A later study followed the original Bing Nursery School children into their 40s and found even less support for the test’s predictive power. Kids who had grabbed the marshmallow immediately were, by midlife, generally no more or less financially secure, educated, or physically healthy than their patient peers. The researchers reexamined earlier findings on SAT scores, smoking, and body weight and did not see the same strong relationships. Their summary was blunt: “With the marshmallow waiting times, we found no statistically meaningful relationships with any of the outcomes that we studied.” Mischel himself had acknowledged that larger, more diverse samples might produce smaller effects and that home environment likely mattered more than the test itself could capture.

What the Test Actually Measures

One of the most important challenges to the marshmallow test came from research on environmental trust. In a clever variation, researchers first had children do an art project with an experimenter. For some kids, the experimenter was reliable: they promised new crayons and delivered. For others, the experimenter broke their promise. Then both groups did the marshmallow test.

The results were dramatic. Children who had experienced a reliable experimenter waited an average of 12 minutes. Children who had dealt with an unreliable experimenter waited only about 3 minutes. Same age group, same setup, wildly different outcomes. The researchers argued that not waiting for the marshmallow isn’t necessarily a failure of self-control. For a child who has learned that adults don’t keep promises, eating the treat immediately is a perfectly rational decision. Why wait for a reward that might never come?

This reframes what the marshmallow test captures. Rather than measuring some innate willpower, it likely reflects a mix of factors the child brings into the room: their home stability, their experience with reliable adults, their socioeconomic background, and whether they happen to know a useful mental trick like pretending the treat is a picture. A child growing up in an unpredictable environment isn’t showing a character flaw by grabbing the marshmallow. They’re showing good judgment based on their experience.

The “Cool” Strategies That Actually Work

Even though the test doesn’t predict life outcomes the way it was originally claimed to, the research on how children resist temptation remains genuinely useful. Mischel’s team documented specific techniques that reliably extended wait times in children as young as four.

The most powerful strategy was distancing. When kids imagined the treat was a photograph rather than a real object, their wait times jumped dramatically. Physical distancing worked too: children who turned their chair around or covered the treat lasted longer than those who stared at it. Distraction, like singing or playing with their hands, was moderately effective. The least effective approach was what most people assume willpower looks like: sitting still, staring at the treat, and trying to resist through sheer determination.

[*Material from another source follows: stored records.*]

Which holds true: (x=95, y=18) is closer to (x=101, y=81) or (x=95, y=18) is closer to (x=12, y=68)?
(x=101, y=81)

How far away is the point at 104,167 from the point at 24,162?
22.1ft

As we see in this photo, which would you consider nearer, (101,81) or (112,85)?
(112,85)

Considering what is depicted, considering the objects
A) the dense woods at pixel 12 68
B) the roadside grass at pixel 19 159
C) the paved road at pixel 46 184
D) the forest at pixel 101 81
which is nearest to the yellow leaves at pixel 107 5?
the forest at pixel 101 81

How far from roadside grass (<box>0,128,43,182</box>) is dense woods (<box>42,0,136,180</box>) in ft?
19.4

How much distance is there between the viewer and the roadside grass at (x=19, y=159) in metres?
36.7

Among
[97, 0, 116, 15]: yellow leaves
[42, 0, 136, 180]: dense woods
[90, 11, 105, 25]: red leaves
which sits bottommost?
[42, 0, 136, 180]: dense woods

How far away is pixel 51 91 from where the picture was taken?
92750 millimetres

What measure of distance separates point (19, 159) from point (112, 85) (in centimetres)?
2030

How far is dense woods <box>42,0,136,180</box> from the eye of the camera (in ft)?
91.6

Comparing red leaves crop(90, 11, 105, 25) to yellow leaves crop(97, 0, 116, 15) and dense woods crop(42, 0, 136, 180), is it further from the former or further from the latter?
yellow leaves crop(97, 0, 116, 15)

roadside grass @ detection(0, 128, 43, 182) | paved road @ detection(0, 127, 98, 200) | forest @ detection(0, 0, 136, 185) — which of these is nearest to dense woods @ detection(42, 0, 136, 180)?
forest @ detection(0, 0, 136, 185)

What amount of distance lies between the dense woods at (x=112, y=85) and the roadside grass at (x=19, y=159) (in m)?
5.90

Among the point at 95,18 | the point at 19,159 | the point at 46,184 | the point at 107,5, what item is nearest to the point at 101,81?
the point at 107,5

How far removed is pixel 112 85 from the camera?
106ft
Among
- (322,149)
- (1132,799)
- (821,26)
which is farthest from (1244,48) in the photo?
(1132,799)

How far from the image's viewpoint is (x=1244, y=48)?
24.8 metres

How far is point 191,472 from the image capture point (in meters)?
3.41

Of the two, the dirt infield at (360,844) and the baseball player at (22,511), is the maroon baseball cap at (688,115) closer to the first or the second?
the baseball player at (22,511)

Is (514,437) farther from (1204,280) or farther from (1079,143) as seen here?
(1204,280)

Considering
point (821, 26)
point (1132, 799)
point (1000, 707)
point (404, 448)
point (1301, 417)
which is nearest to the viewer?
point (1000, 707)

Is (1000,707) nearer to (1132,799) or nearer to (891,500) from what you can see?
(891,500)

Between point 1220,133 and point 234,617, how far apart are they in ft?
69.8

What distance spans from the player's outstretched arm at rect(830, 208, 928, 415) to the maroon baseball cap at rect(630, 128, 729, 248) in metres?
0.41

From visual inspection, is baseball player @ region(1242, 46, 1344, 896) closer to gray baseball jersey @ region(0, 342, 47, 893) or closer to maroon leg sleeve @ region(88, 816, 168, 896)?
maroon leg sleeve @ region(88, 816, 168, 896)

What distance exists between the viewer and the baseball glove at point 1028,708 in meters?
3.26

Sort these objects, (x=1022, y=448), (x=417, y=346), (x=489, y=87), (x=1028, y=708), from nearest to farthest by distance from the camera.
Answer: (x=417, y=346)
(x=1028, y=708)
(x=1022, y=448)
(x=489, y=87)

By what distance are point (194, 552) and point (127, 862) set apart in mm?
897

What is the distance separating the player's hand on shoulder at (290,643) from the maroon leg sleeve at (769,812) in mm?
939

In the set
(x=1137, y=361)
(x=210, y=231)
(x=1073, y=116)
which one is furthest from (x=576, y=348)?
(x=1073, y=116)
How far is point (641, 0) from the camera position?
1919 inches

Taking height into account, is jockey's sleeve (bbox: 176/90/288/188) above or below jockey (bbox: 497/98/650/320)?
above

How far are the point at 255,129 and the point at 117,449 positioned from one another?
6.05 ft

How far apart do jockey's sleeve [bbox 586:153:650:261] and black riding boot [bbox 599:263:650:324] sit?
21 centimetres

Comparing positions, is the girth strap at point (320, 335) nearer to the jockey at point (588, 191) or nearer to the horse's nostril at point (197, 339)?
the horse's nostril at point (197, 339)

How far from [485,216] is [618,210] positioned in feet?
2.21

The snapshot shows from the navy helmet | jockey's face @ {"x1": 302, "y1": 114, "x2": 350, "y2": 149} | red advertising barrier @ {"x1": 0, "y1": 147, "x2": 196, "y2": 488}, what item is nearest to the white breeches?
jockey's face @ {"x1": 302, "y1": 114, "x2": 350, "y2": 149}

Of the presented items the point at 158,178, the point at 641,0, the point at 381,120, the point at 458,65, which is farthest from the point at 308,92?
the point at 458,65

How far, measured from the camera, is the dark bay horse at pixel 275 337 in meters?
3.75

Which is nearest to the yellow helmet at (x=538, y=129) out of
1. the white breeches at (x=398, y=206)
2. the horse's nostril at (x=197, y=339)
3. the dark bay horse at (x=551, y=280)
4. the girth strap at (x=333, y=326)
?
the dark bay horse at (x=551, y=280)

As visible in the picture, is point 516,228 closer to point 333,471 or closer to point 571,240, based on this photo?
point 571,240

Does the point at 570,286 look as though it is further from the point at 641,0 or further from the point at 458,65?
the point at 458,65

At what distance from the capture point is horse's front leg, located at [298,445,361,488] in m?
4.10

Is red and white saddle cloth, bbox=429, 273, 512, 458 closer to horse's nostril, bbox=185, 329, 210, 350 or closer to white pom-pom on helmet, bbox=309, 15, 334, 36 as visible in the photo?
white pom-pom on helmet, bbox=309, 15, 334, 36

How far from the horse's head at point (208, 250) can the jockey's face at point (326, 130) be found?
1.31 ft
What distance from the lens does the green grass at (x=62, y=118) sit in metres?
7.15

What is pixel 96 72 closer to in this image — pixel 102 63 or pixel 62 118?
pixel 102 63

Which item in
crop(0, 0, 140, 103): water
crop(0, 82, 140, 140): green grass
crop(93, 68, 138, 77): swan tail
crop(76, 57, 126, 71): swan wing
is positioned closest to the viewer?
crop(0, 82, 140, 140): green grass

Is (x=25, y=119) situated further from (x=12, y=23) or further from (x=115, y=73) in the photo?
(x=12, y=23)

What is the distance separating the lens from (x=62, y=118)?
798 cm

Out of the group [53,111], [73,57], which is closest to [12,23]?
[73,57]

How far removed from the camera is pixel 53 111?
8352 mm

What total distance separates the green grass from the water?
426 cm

These findings influenced broader research on self-regulation. The core insight is that resisting temptation isn’t about having a stronger will. It’s about changing how you perceive the temptation in the first place. Reframing a craving, creating mental distance from an impulse, or simply removing the cue from view are all more effective than white-knuckling through it. That principle has held up far better than the marshmallow test’s claims about predicting anyone’s future.

Why It Still Matters

The marshmallow test occupies an unusual place in psychology. Its most famous conclusion, that a preschooler’s patience predicts lifelong success, has been largely debunked. But the experiment itself revealed real things about how self-control works, how environment shapes decision-making, and how easily a simple study can be over-interpreted when it tells a story people want to believe. Mischel himself cautioned that “it’s a terrible mistake to think that if a child can’t wait 15 minutes, the child has serious problems.” The broader lesson isn’t about marshmallows. It’s about how much a child’s circumstances, not just their character, shape the choices they make.